>>>>

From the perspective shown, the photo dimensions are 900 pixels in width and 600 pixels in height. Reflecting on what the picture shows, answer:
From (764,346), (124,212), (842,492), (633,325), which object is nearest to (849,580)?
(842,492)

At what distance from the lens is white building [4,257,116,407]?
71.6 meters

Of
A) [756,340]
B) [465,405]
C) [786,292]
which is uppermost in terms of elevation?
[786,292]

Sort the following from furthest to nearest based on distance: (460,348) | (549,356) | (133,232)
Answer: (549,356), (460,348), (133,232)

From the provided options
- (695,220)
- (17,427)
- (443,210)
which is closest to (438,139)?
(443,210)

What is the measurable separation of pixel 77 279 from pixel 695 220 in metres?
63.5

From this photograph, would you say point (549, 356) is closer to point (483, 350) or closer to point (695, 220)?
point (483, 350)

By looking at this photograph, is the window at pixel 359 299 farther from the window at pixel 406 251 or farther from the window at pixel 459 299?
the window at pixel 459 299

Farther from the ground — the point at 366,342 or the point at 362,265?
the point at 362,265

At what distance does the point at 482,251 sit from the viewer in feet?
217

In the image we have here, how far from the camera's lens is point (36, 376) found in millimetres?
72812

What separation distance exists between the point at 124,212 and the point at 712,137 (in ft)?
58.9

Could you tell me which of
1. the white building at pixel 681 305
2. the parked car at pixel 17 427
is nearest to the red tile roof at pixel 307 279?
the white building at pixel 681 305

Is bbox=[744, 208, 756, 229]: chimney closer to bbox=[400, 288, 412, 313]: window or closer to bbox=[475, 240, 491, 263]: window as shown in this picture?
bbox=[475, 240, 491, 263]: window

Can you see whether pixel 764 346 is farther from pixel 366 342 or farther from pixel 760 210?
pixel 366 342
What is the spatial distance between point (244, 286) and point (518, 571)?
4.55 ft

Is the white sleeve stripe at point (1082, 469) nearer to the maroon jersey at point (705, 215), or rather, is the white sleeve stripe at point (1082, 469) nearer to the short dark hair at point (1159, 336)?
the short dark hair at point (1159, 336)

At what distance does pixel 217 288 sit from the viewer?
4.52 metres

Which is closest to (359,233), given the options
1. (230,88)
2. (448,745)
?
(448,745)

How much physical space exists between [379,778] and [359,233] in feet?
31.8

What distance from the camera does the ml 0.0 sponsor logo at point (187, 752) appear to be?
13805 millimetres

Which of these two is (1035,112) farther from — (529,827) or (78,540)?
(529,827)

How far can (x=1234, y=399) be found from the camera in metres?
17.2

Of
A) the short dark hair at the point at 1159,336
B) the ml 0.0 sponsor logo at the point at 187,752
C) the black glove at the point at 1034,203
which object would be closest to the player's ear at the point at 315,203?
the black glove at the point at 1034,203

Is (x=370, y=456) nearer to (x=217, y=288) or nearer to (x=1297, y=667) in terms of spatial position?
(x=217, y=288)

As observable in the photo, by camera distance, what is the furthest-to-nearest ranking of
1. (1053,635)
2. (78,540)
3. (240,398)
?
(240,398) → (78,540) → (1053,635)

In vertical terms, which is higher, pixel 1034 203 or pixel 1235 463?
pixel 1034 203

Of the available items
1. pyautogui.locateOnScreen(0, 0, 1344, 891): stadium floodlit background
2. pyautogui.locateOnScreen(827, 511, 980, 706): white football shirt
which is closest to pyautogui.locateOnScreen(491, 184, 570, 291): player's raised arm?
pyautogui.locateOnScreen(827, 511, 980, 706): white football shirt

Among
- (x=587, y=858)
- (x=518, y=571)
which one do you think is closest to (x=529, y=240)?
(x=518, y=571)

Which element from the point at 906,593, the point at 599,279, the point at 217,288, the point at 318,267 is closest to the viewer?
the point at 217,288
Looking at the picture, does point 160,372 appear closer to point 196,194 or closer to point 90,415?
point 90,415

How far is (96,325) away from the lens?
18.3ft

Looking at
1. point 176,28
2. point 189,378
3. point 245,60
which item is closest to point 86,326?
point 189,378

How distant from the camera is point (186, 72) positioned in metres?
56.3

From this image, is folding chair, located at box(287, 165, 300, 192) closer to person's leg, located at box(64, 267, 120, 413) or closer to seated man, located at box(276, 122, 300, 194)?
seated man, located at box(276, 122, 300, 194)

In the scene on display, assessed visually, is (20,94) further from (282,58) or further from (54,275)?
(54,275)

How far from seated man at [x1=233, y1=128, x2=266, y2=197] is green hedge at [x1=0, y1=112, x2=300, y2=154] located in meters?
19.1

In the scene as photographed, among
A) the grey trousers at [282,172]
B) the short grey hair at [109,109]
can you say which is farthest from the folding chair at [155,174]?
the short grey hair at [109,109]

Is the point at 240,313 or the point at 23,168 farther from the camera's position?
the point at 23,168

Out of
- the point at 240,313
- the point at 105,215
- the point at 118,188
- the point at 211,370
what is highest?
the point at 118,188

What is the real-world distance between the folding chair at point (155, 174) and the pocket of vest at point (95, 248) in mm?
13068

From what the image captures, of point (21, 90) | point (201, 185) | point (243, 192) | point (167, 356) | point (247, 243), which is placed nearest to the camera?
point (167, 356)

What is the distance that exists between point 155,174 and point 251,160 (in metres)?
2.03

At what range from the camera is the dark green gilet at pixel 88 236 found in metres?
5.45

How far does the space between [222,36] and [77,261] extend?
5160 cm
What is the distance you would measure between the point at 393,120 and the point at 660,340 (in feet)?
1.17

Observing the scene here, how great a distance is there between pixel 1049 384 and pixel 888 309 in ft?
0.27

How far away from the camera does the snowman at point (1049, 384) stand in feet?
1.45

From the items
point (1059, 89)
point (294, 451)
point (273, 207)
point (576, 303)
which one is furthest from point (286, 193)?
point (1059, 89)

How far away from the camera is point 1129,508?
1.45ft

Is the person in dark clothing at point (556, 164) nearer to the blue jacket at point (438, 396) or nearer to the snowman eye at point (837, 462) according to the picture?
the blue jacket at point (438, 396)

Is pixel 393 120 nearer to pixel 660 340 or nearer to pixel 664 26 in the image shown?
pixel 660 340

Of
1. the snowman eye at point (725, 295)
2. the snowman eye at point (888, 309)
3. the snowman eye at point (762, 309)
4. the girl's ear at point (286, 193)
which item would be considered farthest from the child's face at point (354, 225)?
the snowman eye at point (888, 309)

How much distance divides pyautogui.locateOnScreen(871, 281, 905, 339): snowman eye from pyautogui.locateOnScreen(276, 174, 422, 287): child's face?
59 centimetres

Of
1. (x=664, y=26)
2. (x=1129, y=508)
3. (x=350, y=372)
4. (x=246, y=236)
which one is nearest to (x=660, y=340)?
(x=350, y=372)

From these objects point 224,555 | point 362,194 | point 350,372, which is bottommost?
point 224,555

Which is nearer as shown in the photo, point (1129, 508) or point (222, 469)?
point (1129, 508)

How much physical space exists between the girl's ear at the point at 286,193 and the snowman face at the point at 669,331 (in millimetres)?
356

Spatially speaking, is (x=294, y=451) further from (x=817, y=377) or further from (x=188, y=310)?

<<<<

Find the line that contains "How much distance" in the listing above. Retype it and every line after it up to the last, exactly, and nothing else.

ANSWER FOR THIS EXERCISE:
How much distance divides pyautogui.locateOnScreen(871, 281, 905, 339): snowman eye from pyautogui.locateOnScreen(276, 174, 422, 287): child's face?
59 centimetres

Of
1. (x=664, y=26)
2. (x=1129, y=508)
3. (x=350, y=372)
4. (x=246, y=236)
which one is nearest to (x=660, y=340)?
(x=350, y=372)

From these objects point 224,555 | point 362,194 | point 350,372, which is bottommost?
point 224,555

Which is nearer as shown in the photo, point (1129, 508) or point (222, 469)?
point (1129, 508)

How much physical space exists between the girl's ear at the point at 286,193 and the snowman face at the point at 669,331 (in millimetres)?
356

Spatially speaking, is (x=294, y=451) further from (x=817, y=377) or further from (x=188, y=310)?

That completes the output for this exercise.